The update() function checks for new data and starts the next conversion. In order to acheive maximum effective
sample rate, update() should be called at least as often as the HX711 sample rate; >10Hz@10SPS, >80Hz@80SPS.
If you have other time consuming code running (i.e. a graphical LCD), consider calling update() from an interrupt routine,
see example file "Read_1x_load_cell_interrupt_driven.ino".
This is an example sketch on how to use this library
*/
#include <HX711_ADC.h>
#if defined(ESP8266)|| defined(ESP32) || defined(AVR)
#include <EEPROM.h>
#endif
//pins:
const int HX711_dout = 2; //mcu > HX711 dout pin
const int HX711_sck = 18; //mcu > HX711 sck pin
//HX711 constructor:
HX711_ADC LoadCell(HX711_dout, HX711_sck);
const int calVal_eepromAdress = 0;
const int tareOffsetVal_eepromAdress = 4;
unsigned long t = 0;
void setup() {
Serial.begin(57600); delay(10);
Serial.println();
Serial.println("Starting...");
LoadCell.begin();
//LoadCell.setReverseOutput();
float calibrationValue; // calibration value (see example file "Calibration.ino")
calibrationValue = 696.0; // uncomment this if you want to set the calibration value in the sketch
#if defined(ESP8266)|| defined(ESP32)
EEPROM.begin(512);
#endif
//EEPROM.get(calVal_eepromAdress, calibrationValue); // uncomment this if you want to fetch the calibration value from eeprom
//restore the zero offset value from eeprom:
long tare_offset = 0;
EEPROM.get(tareOffsetVal_eepromAdress, tare_offset);
LoadCell.setTareOffset(tare_offset);
boolean _tare = false; //set this to false as the value has been resored from eeprom
unsigned long stabilizingtime = 2000; // preciscion right after power-up can be improved by adding a few seconds of stabilizing time
LoadCell.start(stabilizingtime, _tare);
if (LoadCell.getTareTimeoutFlag()) {
Serial.println("Timeout, check MCU>HX711 wiring and pin designations");
while (1);
}
else {
LoadCell.setCalFactor(calibrationValue); // set calibration value (float)

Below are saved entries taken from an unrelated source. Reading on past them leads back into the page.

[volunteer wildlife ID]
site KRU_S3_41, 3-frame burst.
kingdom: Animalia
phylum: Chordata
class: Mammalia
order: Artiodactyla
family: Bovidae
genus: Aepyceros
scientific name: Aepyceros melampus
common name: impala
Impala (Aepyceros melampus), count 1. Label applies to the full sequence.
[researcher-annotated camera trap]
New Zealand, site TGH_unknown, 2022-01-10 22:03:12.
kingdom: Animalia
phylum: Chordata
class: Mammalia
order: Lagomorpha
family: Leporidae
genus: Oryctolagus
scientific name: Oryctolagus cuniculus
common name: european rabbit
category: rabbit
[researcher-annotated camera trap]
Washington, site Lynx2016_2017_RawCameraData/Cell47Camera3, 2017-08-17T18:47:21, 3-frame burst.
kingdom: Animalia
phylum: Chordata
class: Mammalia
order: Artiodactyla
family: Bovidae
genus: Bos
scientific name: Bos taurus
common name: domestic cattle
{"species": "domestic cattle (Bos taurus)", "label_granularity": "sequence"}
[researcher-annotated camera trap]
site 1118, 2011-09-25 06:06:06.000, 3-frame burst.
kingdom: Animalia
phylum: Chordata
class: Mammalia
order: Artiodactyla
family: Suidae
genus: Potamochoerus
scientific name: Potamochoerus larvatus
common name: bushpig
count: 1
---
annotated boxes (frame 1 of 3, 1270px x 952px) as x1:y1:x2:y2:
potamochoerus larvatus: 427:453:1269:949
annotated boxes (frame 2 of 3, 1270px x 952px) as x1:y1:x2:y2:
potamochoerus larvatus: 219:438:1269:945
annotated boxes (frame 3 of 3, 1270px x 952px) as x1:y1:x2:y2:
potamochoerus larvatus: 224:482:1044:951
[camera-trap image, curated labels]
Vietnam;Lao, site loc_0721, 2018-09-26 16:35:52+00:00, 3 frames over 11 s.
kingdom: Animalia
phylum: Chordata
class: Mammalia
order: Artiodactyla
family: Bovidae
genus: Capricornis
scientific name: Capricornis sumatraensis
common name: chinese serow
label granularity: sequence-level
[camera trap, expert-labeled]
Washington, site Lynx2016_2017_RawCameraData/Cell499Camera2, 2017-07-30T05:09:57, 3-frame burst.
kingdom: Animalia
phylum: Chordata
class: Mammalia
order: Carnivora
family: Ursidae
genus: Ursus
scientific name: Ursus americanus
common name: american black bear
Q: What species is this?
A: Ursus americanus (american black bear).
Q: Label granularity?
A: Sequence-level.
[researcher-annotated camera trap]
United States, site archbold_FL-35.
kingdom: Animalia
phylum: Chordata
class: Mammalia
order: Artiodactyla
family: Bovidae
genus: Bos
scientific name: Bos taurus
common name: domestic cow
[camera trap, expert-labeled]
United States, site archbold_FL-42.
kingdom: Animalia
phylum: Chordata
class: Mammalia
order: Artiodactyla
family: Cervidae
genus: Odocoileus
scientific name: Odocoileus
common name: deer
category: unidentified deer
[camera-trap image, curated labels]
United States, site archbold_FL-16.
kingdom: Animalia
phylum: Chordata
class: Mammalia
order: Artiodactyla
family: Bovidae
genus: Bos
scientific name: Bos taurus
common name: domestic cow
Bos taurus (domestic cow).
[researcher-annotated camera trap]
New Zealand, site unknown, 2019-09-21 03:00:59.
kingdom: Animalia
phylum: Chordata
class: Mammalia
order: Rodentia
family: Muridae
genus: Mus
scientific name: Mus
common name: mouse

Serial.println("Startup is complete");
}
}
void loop() {
static boolean newDataReady = 0;
const int serialPrintInterval = 250; //increase value to slow down serial print activity
// check for new data/start next conversion:
if (LoadCell.update()) newDataReady = true;
// get smoothed value from the dataset:
if (newDataReady) {
if (millis() > t + serialPrintInterval) {
float i = LoadCell.getData();
Serial.print("Load_cell output val: ");
Serial.println(i);
newDataReady = 0;
t = millis();
}
}
// receive command from serial terminal, send 't' to initiate tare operation:
if (Serial.available() > 0) {
char inByte = Serial.read();
if (inByte == 't') refreshOffsetValueAndSaveToEEprom();
}
}
// zero offset value (tare), calculate and save to EEprom:
void refreshOffsetValueAndSaveToEEprom() {
long _offset = 0;
Serial.println("Calculating tare offset value...");
LoadCell.tare(); // calculate the new tare / zero offset value (blocking)
_offset = LoadCell.getTareOffset(); // get the new tare / zero offset value
EEPROM.put(tareOffsetVal_eepromAdress, _offset); // save the new tare / zero offset value to EEprom
#if defined(ESP8266) || defined(ESP32)
EEPROM.commit();
#endif
LoadCell.setTareOffset(_offset); // set value as library parameter (next restart it will be read from EEprom)
Serial.print("New tare offset value:");
Serial.print(_offset);
Serial.print(", saved to EEprom adr:");
Serial.println(tareOffsetVal_eepromAdress);
}